Back to overview
Degraded

MachShip Performance / Access issues

Sep 11 at 09:04am AEST
Affected services
MachShip Live API
MachShip Carriers
FusedShip

Resolved
Sep 11 at 09:19pm AEST

Hi All,

This is Mike McKay, the CEO at MachShip.

Firstly, can I thank you all, our valuable customers, for your patience today as we worked to resolve the issues with the "slowness" of the system.

As you know, MachShip is generally a very stable and performant platform and we constantly strive to have our uptime and reliability exceed our customers' expectations. Unfortunately, today we have fallen short with the issues we faced this morning.

Over the weekend, we moved our hosting from one provider to another, much larger provider, to get us ready for future scalability and security requirements.

When moving systems between hosting providers, often there are small differences in the way things work that are not easily identified, and often do not present themselves until there is a significant load on the platform.

As MachShip is B2B software servicing the Australian market, our significant loads are seen primarily in the mornings, between 6am and midday, Melbourne time, as that is when most of the bookings and such are being added by you, our customers.

We moved the platform over to the new hosting on Friday night, and over the weekend we fixed several small issues that we could identify, and worked to do as much testing as we could to try to ensure there would be no issues this morning when the load picked up. Unfortunately, there was still the remaining issue of which we were not aware, which has caused the slowness this morning and into this evening.

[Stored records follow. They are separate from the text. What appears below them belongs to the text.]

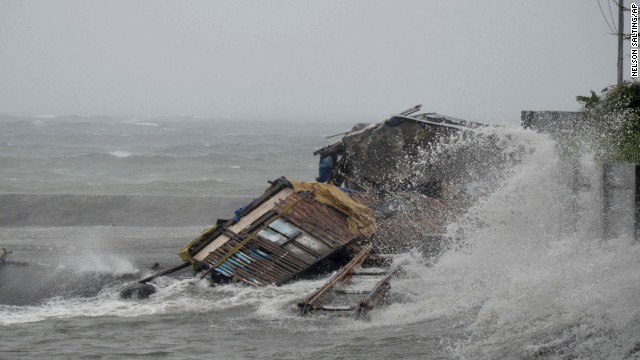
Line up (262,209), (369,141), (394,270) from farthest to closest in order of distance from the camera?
1. (369,141)
2. (262,209)
3. (394,270)

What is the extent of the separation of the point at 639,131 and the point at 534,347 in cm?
660

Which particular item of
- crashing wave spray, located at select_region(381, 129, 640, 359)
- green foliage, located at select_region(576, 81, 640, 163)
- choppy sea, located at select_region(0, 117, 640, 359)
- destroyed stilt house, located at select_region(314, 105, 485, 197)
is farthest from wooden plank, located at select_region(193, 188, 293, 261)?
green foliage, located at select_region(576, 81, 640, 163)

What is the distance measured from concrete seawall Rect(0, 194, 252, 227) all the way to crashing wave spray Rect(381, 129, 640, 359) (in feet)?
38.1

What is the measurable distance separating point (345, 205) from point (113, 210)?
38.7 ft

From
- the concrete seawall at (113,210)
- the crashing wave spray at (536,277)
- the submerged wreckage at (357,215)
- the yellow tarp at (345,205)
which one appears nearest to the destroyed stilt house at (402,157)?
the submerged wreckage at (357,215)

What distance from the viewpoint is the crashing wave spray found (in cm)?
1010

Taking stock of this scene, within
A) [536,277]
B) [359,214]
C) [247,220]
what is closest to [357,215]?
[359,214]

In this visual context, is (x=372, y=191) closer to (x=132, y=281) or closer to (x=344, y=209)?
(x=344, y=209)

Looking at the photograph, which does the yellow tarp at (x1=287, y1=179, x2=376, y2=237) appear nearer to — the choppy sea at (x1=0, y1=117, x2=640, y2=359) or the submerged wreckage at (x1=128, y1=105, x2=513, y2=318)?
the submerged wreckage at (x1=128, y1=105, x2=513, y2=318)

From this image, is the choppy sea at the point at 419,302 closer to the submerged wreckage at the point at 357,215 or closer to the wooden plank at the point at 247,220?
the submerged wreckage at the point at 357,215

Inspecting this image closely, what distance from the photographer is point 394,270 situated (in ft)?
49.7

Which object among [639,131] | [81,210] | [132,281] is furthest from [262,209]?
[81,210]

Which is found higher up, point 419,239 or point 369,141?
point 369,141

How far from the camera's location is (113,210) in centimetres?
2728
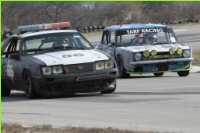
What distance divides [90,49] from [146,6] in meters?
54.9

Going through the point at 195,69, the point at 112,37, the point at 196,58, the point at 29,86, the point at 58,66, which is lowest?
the point at 196,58

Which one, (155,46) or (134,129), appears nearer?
(134,129)

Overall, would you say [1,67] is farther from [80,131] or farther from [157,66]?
[80,131]

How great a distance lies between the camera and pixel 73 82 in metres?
13.2

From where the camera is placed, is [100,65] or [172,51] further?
[172,51]

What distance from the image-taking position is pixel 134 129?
29.2 ft

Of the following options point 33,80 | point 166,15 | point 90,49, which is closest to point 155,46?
point 90,49

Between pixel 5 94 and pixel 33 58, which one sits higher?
pixel 33 58

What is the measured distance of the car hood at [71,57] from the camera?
1316cm

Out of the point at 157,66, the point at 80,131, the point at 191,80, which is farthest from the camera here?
the point at 157,66

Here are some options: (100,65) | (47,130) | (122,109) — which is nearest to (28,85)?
(100,65)

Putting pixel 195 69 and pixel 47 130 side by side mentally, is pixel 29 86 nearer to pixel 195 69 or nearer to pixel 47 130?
pixel 47 130

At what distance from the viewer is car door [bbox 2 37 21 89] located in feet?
46.6

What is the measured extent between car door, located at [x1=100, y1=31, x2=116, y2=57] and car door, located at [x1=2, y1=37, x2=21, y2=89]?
4.91m
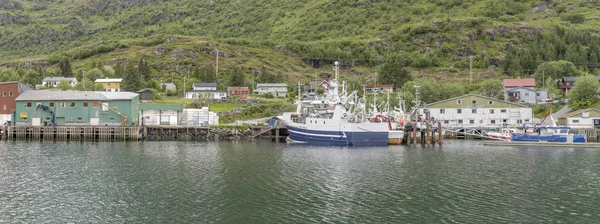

Long story short, the issues we faced today were related to our database and in particular, its ability to handle the amount of requests that it needs to during our busy periods. Our new hosting required that we tweak some fairly obscure settings to allow our database to handle that load. Unfortunately, computers (and in particular, virtualised servers) being the extremely technical and at times challenging beasts that they are, even for experts, it took us many hours of trial and error to finally find a fix.

Once we found that fix and rolled it out, we saw that the performance of the platform was back to its usual speedy nature, and at that time we have considered the issue as fixed.

We sincerely apologise to you, our customers, and to our extended user base for the inconvenience that this no doubt caused to you today.

Please rest assured that we will continue to closely monitor our systems and whilst we don't anticipate further issues, we will be right on top of them should the pop up.

I would like to take the opportunity to provide some further background as to why we're making the changes we are and what we've changed; here are some of the major changes:

  • We have moved our hosting to Equinix, who is one of the largest datacenter providers in the world, to ensure that we can scale our services effectively infinitely into the future, from both a volume and geographic perspective.
  • We have moved to more advanced storage that will allow us to speed up our systems going forward, and to allow us to have more control and visibility over our underlying infrastructure.
  • We have moved to using BGP for routing traffic into our network, moving us closer to the core internet infrastructure and allowing us to host our services in different places without the need to change our IP addresses going forward.
  • We have placed Cloudflare's enterprise protection services in front of our systems to provide more security and protection from attacks such as DDoS.
  • We moved our services from a Melbourne location to Equinix's Sydney datacenter, as step one of our move.
  • We will be, in the near future, having a full copy of our systems and data running in Equinix's Melbourne datacenter, to provide physical redundancy.
  • We have different internet providers in both sites to ensure that no problems with a single internet provider can bring MachShip down, and so that we can route around those issues if that ever does happen.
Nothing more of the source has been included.